As metals go, aluminum has many wonderful properties. It is light, it is strong, it resists corrosion. It is easily recyclable. (And given how much energy recycling aluminum saves compared to harvesting bauxite to make new aluminum, recovering and recycling aluminum is important.)
These properties have allowed humans to adapt aluminum to purposes that greatly enhance modern life. Aluminum is widely used in aviation, ground transportation, cookware, and beverage containers. Charles and Ray Eames fashioned influential furniture out of the metal, and Carnegie Mellon University has a library primarily made of aluminum. Aluminum siding on houses became a staple of the burgeoning American suburbs after World War II.
One of my favorite uses of aluminum is to manufacture electric guitars. Travis Bean and Veleno made guitars with aluminum necks famous forty years ago, and today the Electrical Guitar Company (EGC) has picked up the mantle, manufacturing standard and custom versions of guitar, basses, and baritone guitars.
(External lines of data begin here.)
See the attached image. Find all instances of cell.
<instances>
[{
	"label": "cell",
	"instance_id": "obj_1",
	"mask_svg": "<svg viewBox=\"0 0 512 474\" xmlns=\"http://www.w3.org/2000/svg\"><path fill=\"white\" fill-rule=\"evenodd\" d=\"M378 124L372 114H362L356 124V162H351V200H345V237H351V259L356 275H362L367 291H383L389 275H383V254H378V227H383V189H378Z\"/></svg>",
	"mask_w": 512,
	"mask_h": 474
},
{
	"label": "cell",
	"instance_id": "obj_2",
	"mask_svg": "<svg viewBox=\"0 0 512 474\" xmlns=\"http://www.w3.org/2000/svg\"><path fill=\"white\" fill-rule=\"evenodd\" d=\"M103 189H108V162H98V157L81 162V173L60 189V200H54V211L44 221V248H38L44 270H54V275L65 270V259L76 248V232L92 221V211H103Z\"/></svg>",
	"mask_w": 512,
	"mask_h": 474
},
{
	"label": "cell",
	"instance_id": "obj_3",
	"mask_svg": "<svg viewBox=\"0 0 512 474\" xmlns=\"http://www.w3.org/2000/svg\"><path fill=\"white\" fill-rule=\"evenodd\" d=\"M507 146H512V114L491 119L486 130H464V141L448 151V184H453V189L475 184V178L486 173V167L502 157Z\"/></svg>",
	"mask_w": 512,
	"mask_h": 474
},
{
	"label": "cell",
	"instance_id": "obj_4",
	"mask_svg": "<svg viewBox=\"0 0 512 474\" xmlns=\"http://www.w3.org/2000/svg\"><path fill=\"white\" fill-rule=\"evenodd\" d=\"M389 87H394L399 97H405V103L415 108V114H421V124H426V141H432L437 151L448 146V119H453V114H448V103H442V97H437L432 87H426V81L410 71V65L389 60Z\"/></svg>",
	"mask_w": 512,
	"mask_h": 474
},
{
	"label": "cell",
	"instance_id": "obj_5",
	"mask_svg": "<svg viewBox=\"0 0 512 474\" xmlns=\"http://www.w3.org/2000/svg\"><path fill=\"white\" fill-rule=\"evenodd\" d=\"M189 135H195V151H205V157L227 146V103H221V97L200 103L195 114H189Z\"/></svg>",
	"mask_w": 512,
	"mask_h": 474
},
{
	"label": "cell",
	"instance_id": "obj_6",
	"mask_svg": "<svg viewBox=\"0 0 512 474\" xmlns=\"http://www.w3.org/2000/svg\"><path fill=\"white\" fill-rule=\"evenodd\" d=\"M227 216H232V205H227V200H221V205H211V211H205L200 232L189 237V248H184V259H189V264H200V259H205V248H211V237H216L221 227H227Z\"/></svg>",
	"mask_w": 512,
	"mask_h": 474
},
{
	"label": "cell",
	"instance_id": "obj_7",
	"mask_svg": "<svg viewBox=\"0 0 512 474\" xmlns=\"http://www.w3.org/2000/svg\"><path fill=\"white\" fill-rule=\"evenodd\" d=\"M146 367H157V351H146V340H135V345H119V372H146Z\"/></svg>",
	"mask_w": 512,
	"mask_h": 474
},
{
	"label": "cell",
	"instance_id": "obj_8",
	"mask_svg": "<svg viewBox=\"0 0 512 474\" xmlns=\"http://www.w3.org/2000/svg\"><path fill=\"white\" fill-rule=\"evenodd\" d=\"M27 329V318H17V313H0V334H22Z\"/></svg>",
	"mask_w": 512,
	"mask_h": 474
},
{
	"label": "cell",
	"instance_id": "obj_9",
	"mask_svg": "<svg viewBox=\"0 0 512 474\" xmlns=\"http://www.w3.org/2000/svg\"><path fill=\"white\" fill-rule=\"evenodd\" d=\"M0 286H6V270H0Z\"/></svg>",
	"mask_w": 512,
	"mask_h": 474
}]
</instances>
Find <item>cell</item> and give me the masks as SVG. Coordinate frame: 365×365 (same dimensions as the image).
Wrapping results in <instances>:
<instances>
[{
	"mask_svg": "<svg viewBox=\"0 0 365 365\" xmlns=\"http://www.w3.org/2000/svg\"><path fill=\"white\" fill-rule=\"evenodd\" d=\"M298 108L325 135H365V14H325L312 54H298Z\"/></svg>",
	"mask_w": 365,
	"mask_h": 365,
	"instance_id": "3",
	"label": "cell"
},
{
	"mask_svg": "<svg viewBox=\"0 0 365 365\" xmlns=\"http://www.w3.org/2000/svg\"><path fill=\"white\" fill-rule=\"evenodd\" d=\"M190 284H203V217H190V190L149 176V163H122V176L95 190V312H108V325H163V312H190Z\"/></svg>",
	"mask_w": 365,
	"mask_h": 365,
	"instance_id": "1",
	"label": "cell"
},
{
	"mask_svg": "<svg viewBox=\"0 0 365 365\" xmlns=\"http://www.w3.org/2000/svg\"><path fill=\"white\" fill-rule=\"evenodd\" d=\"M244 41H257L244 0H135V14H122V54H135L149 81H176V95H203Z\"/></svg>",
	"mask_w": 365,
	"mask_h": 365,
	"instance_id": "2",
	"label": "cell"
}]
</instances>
Among my favorite EGC guitars are the baritone guitars made for Tim Midgett of Bottomless Pit, though I admit my admiration of them is in large part due to their use in some of the finest rock music made by anyone over the past six years.
Judge for yourself. This week, Bottomless Pit played a lengthy set in a Memphis parking lot. The band has a new career-spanning compilation out, and the hourlong set features songs from all its previous releases (Hammer of the Gods, Congress, and Blood Under the Bridge) and some songs yet to be released. If a better hour of music has been committed to YouTube this year, I would love to see it.